- Что-то случилось у них внизу. Сесиль совсем убита, а Эли вся в слезах, - сказал Жан Монзак жене.
- Наверно, девчонка опять что-нибудь натворила. Не вмешивайся, пожалуйста.
- Пойду посмотреть, в чем дело. А вы оставайтесь здесь, - приказал он детям, которые собрались последовать за ним.
Эли сидела на последней ступеньке лестницы. Мать велела ей поиграть в саду, но девочка не в силах была двинуться с места.
- Где мама? - спросил ее Монзак.
- На кухне. Она плачет. Это та женщина… Не хочу, чтобы она сюда приезжала.,
- Какая женщина?
- Мадам Бержэ, инспекторша.
Заинтригованный Жан Монзак постучался, потом приоткрыл дверь в кухню. Сесиль заметила, что Эли сидит на лестнице.
- Почему ты здесь, а не в саду? Вон идет Поль, он поиграет с тобой. Отправляйтесь оба на воздух. Входите, Жан.
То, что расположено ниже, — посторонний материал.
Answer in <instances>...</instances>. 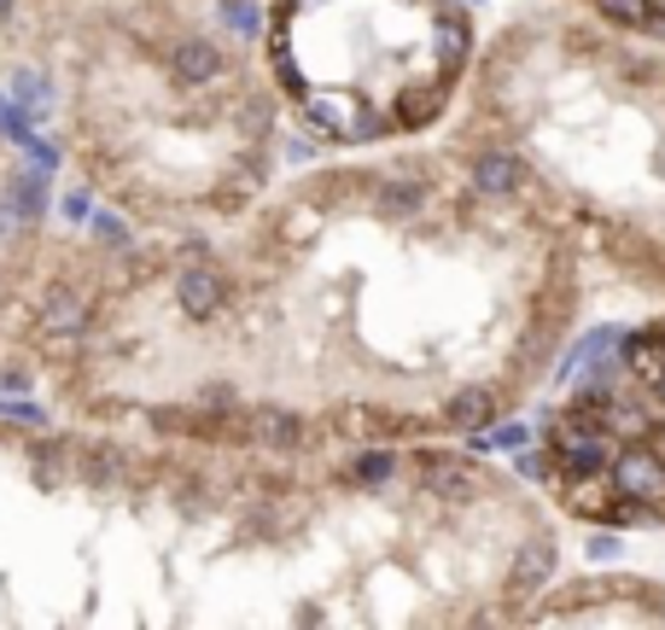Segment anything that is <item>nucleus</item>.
<instances>
[{
    "instance_id": "f257e3e1",
    "label": "nucleus",
    "mask_w": 665,
    "mask_h": 630,
    "mask_svg": "<svg viewBox=\"0 0 665 630\" xmlns=\"http://www.w3.org/2000/svg\"><path fill=\"white\" fill-rule=\"evenodd\" d=\"M204 258L211 362L152 427L216 450L473 444L543 397L590 304L578 251L443 134L310 169Z\"/></svg>"
},
{
    "instance_id": "f03ea898",
    "label": "nucleus",
    "mask_w": 665,
    "mask_h": 630,
    "mask_svg": "<svg viewBox=\"0 0 665 630\" xmlns=\"http://www.w3.org/2000/svg\"><path fill=\"white\" fill-rule=\"evenodd\" d=\"M443 141L590 275L665 304V47L567 0H525L479 36Z\"/></svg>"
},
{
    "instance_id": "7ed1b4c3",
    "label": "nucleus",
    "mask_w": 665,
    "mask_h": 630,
    "mask_svg": "<svg viewBox=\"0 0 665 630\" xmlns=\"http://www.w3.org/2000/svg\"><path fill=\"white\" fill-rule=\"evenodd\" d=\"M479 24L467 0H275L269 71L310 141L339 152L443 134Z\"/></svg>"
},
{
    "instance_id": "20e7f679",
    "label": "nucleus",
    "mask_w": 665,
    "mask_h": 630,
    "mask_svg": "<svg viewBox=\"0 0 665 630\" xmlns=\"http://www.w3.org/2000/svg\"><path fill=\"white\" fill-rule=\"evenodd\" d=\"M525 479L560 525L665 532V304L549 397L525 444Z\"/></svg>"
},
{
    "instance_id": "39448f33",
    "label": "nucleus",
    "mask_w": 665,
    "mask_h": 630,
    "mask_svg": "<svg viewBox=\"0 0 665 630\" xmlns=\"http://www.w3.org/2000/svg\"><path fill=\"white\" fill-rule=\"evenodd\" d=\"M514 625H607V630H665V578L648 572H578V578H549L532 602L520 607Z\"/></svg>"
},
{
    "instance_id": "423d86ee",
    "label": "nucleus",
    "mask_w": 665,
    "mask_h": 630,
    "mask_svg": "<svg viewBox=\"0 0 665 630\" xmlns=\"http://www.w3.org/2000/svg\"><path fill=\"white\" fill-rule=\"evenodd\" d=\"M567 7L590 12V19L625 29V36H637V41L665 47V0H567Z\"/></svg>"
},
{
    "instance_id": "0eeeda50",
    "label": "nucleus",
    "mask_w": 665,
    "mask_h": 630,
    "mask_svg": "<svg viewBox=\"0 0 665 630\" xmlns=\"http://www.w3.org/2000/svg\"><path fill=\"white\" fill-rule=\"evenodd\" d=\"M47 176H54V169H41V164L24 169V176H12V187H7V199H0V204H7L19 223H41L47 204H54V181H47Z\"/></svg>"
},
{
    "instance_id": "6e6552de",
    "label": "nucleus",
    "mask_w": 665,
    "mask_h": 630,
    "mask_svg": "<svg viewBox=\"0 0 665 630\" xmlns=\"http://www.w3.org/2000/svg\"><path fill=\"white\" fill-rule=\"evenodd\" d=\"M82 321H88V298H82L76 286H47L41 293V328L47 333H76Z\"/></svg>"
},
{
    "instance_id": "1a4fd4ad",
    "label": "nucleus",
    "mask_w": 665,
    "mask_h": 630,
    "mask_svg": "<svg viewBox=\"0 0 665 630\" xmlns=\"http://www.w3.org/2000/svg\"><path fill=\"white\" fill-rule=\"evenodd\" d=\"M94 234H99L106 246H123V240H129V223H123L117 211H99V216H94Z\"/></svg>"
},
{
    "instance_id": "9d476101",
    "label": "nucleus",
    "mask_w": 665,
    "mask_h": 630,
    "mask_svg": "<svg viewBox=\"0 0 665 630\" xmlns=\"http://www.w3.org/2000/svg\"><path fill=\"white\" fill-rule=\"evenodd\" d=\"M0 134H7V141H19V146L29 141V117H24V111H12L7 99H0Z\"/></svg>"
},
{
    "instance_id": "9b49d317",
    "label": "nucleus",
    "mask_w": 665,
    "mask_h": 630,
    "mask_svg": "<svg viewBox=\"0 0 665 630\" xmlns=\"http://www.w3.org/2000/svg\"><path fill=\"white\" fill-rule=\"evenodd\" d=\"M19 99H24V106H47V99H54V88H47L36 71H24V76H19Z\"/></svg>"
},
{
    "instance_id": "f8f14e48",
    "label": "nucleus",
    "mask_w": 665,
    "mask_h": 630,
    "mask_svg": "<svg viewBox=\"0 0 665 630\" xmlns=\"http://www.w3.org/2000/svg\"><path fill=\"white\" fill-rule=\"evenodd\" d=\"M0 415L24 420V427H47V408H36V403H0Z\"/></svg>"
},
{
    "instance_id": "ddd939ff",
    "label": "nucleus",
    "mask_w": 665,
    "mask_h": 630,
    "mask_svg": "<svg viewBox=\"0 0 665 630\" xmlns=\"http://www.w3.org/2000/svg\"><path fill=\"white\" fill-rule=\"evenodd\" d=\"M64 216H76V223H82V216H88V193H71V199H64Z\"/></svg>"
},
{
    "instance_id": "4468645a",
    "label": "nucleus",
    "mask_w": 665,
    "mask_h": 630,
    "mask_svg": "<svg viewBox=\"0 0 665 630\" xmlns=\"http://www.w3.org/2000/svg\"><path fill=\"white\" fill-rule=\"evenodd\" d=\"M0 19H12V0H0Z\"/></svg>"
}]
</instances>
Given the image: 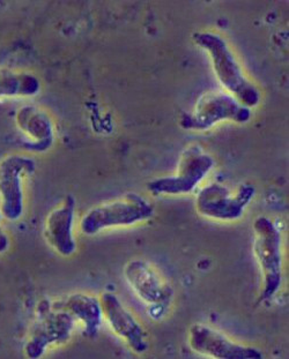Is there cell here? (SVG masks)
Segmentation results:
<instances>
[{"instance_id": "1", "label": "cell", "mask_w": 289, "mask_h": 359, "mask_svg": "<svg viewBox=\"0 0 289 359\" xmlns=\"http://www.w3.org/2000/svg\"><path fill=\"white\" fill-rule=\"evenodd\" d=\"M194 41L210 55L214 73L229 94L247 108L256 107L260 102V90L244 76L226 41L212 33L194 34Z\"/></svg>"}, {"instance_id": "2", "label": "cell", "mask_w": 289, "mask_h": 359, "mask_svg": "<svg viewBox=\"0 0 289 359\" xmlns=\"http://www.w3.org/2000/svg\"><path fill=\"white\" fill-rule=\"evenodd\" d=\"M153 214L154 208L147 200L135 193H128L88 210L80 222V228L86 235H96L105 229L133 226L151 219Z\"/></svg>"}, {"instance_id": "3", "label": "cell", "mask_w": 289, "mask_h": 359, "mask_svg": "<svg viewBox=\"0 0 289 359\" xmlns=\"http://www.w3.org/2000/svg\"><path fill=\"white\" fill-rule=\"evenodd\" d=\"M253 252L263 275L262 299L269 301L279 290L283 281L281 235L276 224L265 216L253 222Z\"/></svg>"}, {"instance_id": "4", "label": "cell", "mask_w": 289, "mask_h": 359, "mask_svg": "<svg viewBox=\"0 0 289 359\" xmlns=\"http://www.w3.org/2000/svg\"><path fill=\"white\" fill-rule=\"evenodd\" d=\"M251 118V109L224 92H207L198 98L194 110L182 117L180 124L185 130L206 131L221 121L244 124Z\"/></svg>"}, {"instance_id": "5", "label": "cell", "mask_w": 289, "mask_h": 359, "mask_svg": "<svg viewBox=\"0 0 289 359\" xmlns=\"http://www.w3.org/2000/svg\"><path fill=\"white\" fill-rule=\"evenodd\" d=\"M214 160L198 144L182 153L177 171L173 176L152 180L147 187L154 196H181L192 192L213 168Z\"/></svg>"}, {"instance_id": "6", "label": "cell", "mask_w": 289, "mask_h": 359, "mask_svg": "<svg viewBox=\"0 0 289 359\" xmlns=\"http://www.w3.org/2000/svg\"><path fill=\"white\" fill-rule=\"evenodd\" d=\"M256 189L244 184L231 194L229 187L214 183L198 193L196 208L201 215L217 221H235L242 217L246 207L253 201Z\"/></svg>"}, {"instance_id": "7", "label": "cell", "mask_w": 289, "mask_h": 359, "mask_svg": "<svg viewBox=\"0 0 289 359\" xmlns=\"http://www.w3.org/2000/svg\"><path fill=\"white\" fill-rule=\"evenodd\" d=\"M36 169L33 158L10 155L0 162V212L7 221L21 219L25 210L23 180Z\"/></svg>"}, {"instance_id": "8", "label": "cell", "mask_w": 289, "mask_h": 359, "mask_svg": "<svg viewBox=\"0 0 289 359\" xmlns=\"http://www.w3.org/2000/svg\"><path fill=\"white\" fill-rule=\"evenodd\" d=\"M76 319L67 311L40 310V319L30 333L29 340L25 346L28 358L42 357L46 350L53 344L67 342L72 334Z\"/></svg>"}, {"instance_id": "9", "label": "cell", "mask_w": 289, "mask_h": 359, "mask_svg": "<svg viewBox=\"0 0 289 359\" xmlns=\"http://www.w3.org/2000/svg\"><path fill=\"white\" fill-rule=\"evenodd\" d=\"M189 344L196 353L217 359H260V350L229 340L210 327L196 323L189 332Z\"/></svg>"}, {"instance_id": "10", "label": "cell", "mask_w": 289, "mask_h": 359, "mask_svg": "<svg viewBox=\"0 0 289 359\" xmlns=\"http://www.w3.org/2000/svg\"><path fill=\"white\" fill-rule=\"evenodd\" d=\"M100 302L103 318L112 332L123 339L135 353H144L148 349V342L144 328L119 301V298L112 292H105Z\"/></svg>"}, {"instance_id": "11", "label": "cell", "mask_w": 289, "mask_h": 359, "mask_svg": "<svg viewBox=\"0 0 289 359\" xmlns=\"http://www.w3.org/2000/svg\"><path fill=\"white\" fill-rule=\"evenodd\" d=\"M74 216L76 200L72 196H69L46 217V241L62 257H71L76 251V238L73 235Z\"/></svg>"}, {"instance_id": "12", "label": "cell", "mask_w": 289, "mask_h": 359, "mask_svg": "<svg viewBox=\"0 0 289 359\" xmlns=\"http://www.w3.org/2000/svg\"><path fill=\"white\" fill-rule=\"evenodd\" d=\"M125 280L144 303L156 305L167 298V287L154 269L142 260H132L124 268Z\"/></svg>"}, {"instance_id": "13", "label": "cell", "mask_w": 289, "mask_h": 359, "mask_svg": "<svg viewBox=\"0 0 289 359\" xmlns=\"http://www.w3.org/2000/svg\"><path fill=\"white\" fill-rule=\"evenodd\" d=\"M17 124L21 132L33 140L34 151H44L53 144V121L41 109L25 105L17 112Z\"/></svg>"}, {"instance_id": "14", "label": "cell", "mask_w": 289, "mask_h": 359, "mask_svg": "<svg viewBox=\"0 0 289 359\" xmlns=\"http://www.w3.org/2000/svg\"><path fill=\"white\" fill-rule=\"evenodd\" d=\"M60 309L67 311L76 320L83 323L86 337L93 339L98 335L103 320L102 306L98 298L85 294H71Z\"/></svg>"}, {"instance_id": "15", "label": "cell", "mask_w": 289, "mask_h": 359, "mask_svg": "<svg viewBox=\"0 0 289 359\" xmlns=\"http://www.w3.org/2000/svg\"><path fill=\"white\" fill-rule=\"evenodd\" d=\"M41 82L29 73L0 72V97H28L39 94Z\"/></svg>"}, {"instance_id": "16", "label": "cell", "mask_w": 289, "mask_h": 359, "mask_svg": "<svg viewBox=\"0 0 289 359\" xmlns=\"http://www.w3.org/2000/svg\"><path fill=\"white\" fill-rule=\"evenodd\" d=\"M10 248V238L0 226V255H3Z\"/></svg>"}]
</instances>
Когда Поль проходил мимо нее, Эли подставила ему ножку, и он чуть не упал.
- Твое счастье, что я завтра уезжаю, - пригрозил он девочке, - иначе твоим ушам бы не поздоровилось.-
Поль часто грозил ребенку расправой, но никогда не решался прибегнуть к ней, - ему исполнилось уже шестнадцать лет, он был ростом со взрослого мужчину, да и добряк по натуре.
Малютка Мими тоже спускалась, с трудом переставляя свои толстые ножки; одной рукой она держалась за перила, в другой у нее было большое яблоко. Увидев Эли, она завизжала от радости, и вскоре все трое исчезли из виду.
Сесиль заперлась с деверем на кухне. В смятении она поведала ему все, что произошло, и тут же об этом пожалела.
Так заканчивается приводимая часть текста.